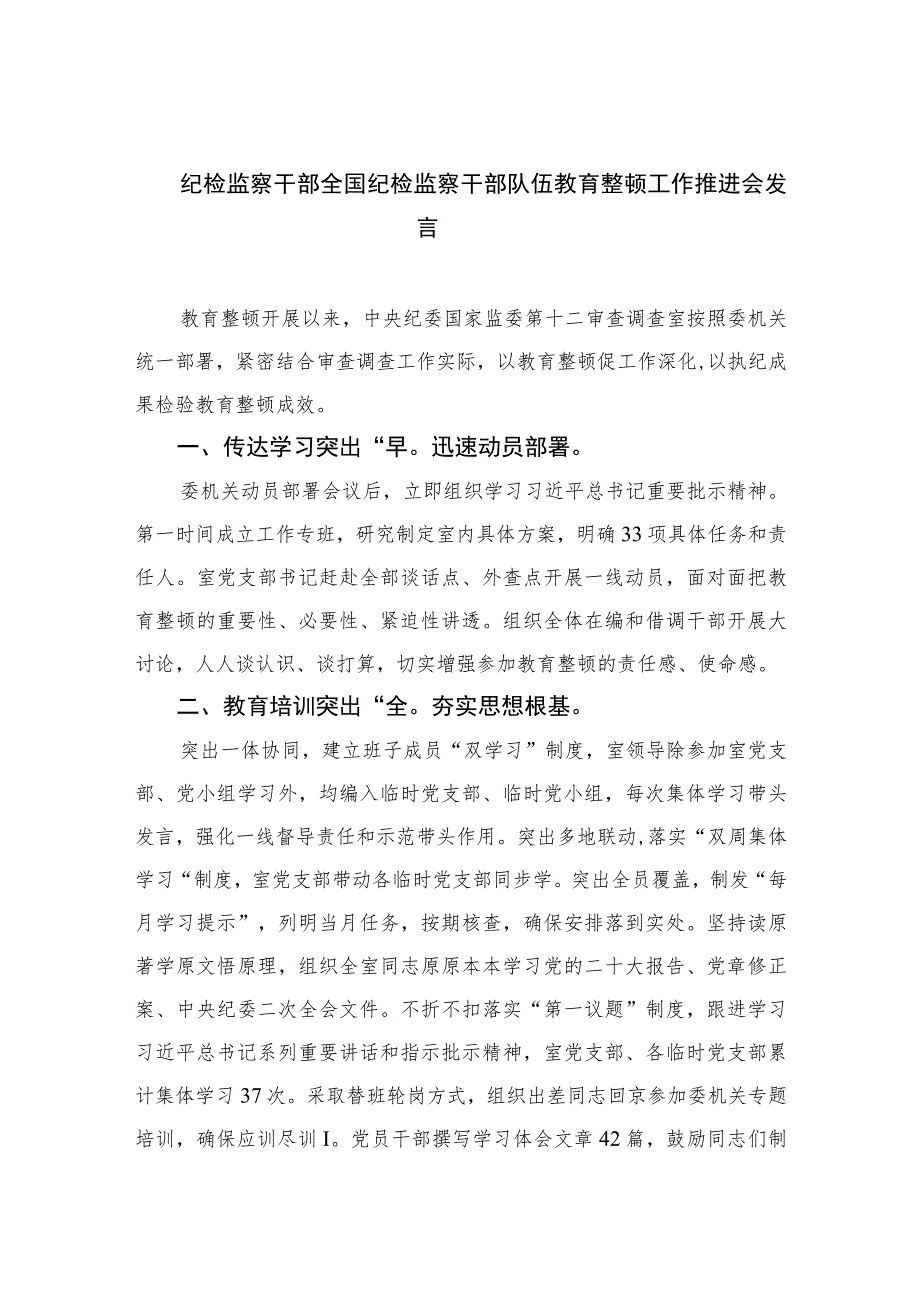 纪检监察干部全国纪检监察干部队伍教育整顿工作推进会发言

教育整顿开展以来，中央纪委国家监委第十二审查调查室按照委机关统一部署，紧密结合审查调查工作实际，以教育整顿促工作深化,以执纪成果检验教育整顿成效。

一、传达学习突出“早。迅速动员部署。

委机关动员部署会议后，立即组织学习习近平总书记重要批示精神。第一时间成立工作专班，研究制定室内具体方案，明确33项具体任务和责任人。室党支部书记赶赴全部谈话点、外查点开展一线动员，面对面把教育整顿的重要性、必要性、紧迫性讲透。组织全体在编和借调干部开展大讨论，人人谈认识、谈打算，切实增强参加教育整顿的责任感、使命感。

二、教育培训突出“全。夯实思想根基。

突出一体协同，建立班子成员“双学习”制度，室领导除参加室党支部、党小组学习外，均编入临时党支部、临时党小组，每次集体学习带头发言，强化一线督导责任和示范带头作用。突出多地联动,落实“双周集体学习“制度，室党支部带动各临时党支部同步学。突出全员覆盖，制发“每月学习提示”，列明当月任务，按期核查，确保安排落到实处。坚持读原著学原文悟原理，组织全室同志原原本本学习党的二十大报告、党章修正案、中央纪委二次全会文件。不折不扣落实“第一议题”制度，跟进学习习近平总书记系列重要讲话和指示批示精神，室党支部、各临时党支部累计集体学习37次。采取替班轮岗方式，组织出差同志回京参加委机关专题培训，确保应训尽训I。党员干部撰写学习体会文章42篇，鼓励同志们制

★ ★ ★ ★ ★ ★ ★

Task
If a line holds an image, leave the image out; retype everything else in the entries exactly.

Answer to this problem
 纪检监察干部全国纪检监察干部队伍教育整顿工作推进会发言

教育整顿开展以来，中央纪委国家监委第十二审查调查室按照委机关统一部署，紧密结合审查调查工作实际，以教育整顿促工作深化,以执纪成果检验教育整顿成效。

一、传达学习突出“早。迅速动员部署。

委机关动员部署会议后，立即组织学习习近平总书记重要批示精神。第一时间成立工作专班，研究制定室内具体方案，明确33项具体任务和责任人。室党支部书记赶赴全部谈话点、外查点开展一线动员，面对面把教育整顿的重要性、必要性、紧迫性讲透。组织全体在编和借调干部开展大讨论，人人谈认识、谈打算，切实增强参加教育整顿的责任感、使命感。

二、教育培训突出“全。夯实思想根基。

突出一体协同，建立班子成员“双学习”制度，室领导除参加室党支部、党小组学习外，均编入临时党支部、临时党小组，每次集体学习带头发言，强化一线督导责任和示范带头作用。突出多地联动,落实“双周集体学习“制度，室党支部带动各临时党支部同步学。突出全员覆盖，制发“每月学习提示”，列明当月任务，按期核查，确保安排落到实处。坚持读原著学原文悟原理，组织全室同志原原本本学习党的二十大报告、党章修正案、中央纪委二次全会文件。不折不扣落实“第一议题”制度，跟进学习习近平总书记系列重要讲话和指示批示精神，室党支部、各临时党支部累计集体学习37次。采取替班轮岗方式，组织出差同志回京参加委机关专题培训，确保应训尽训I。党员干部撰写学习体会文章42篇，鼓励同志们制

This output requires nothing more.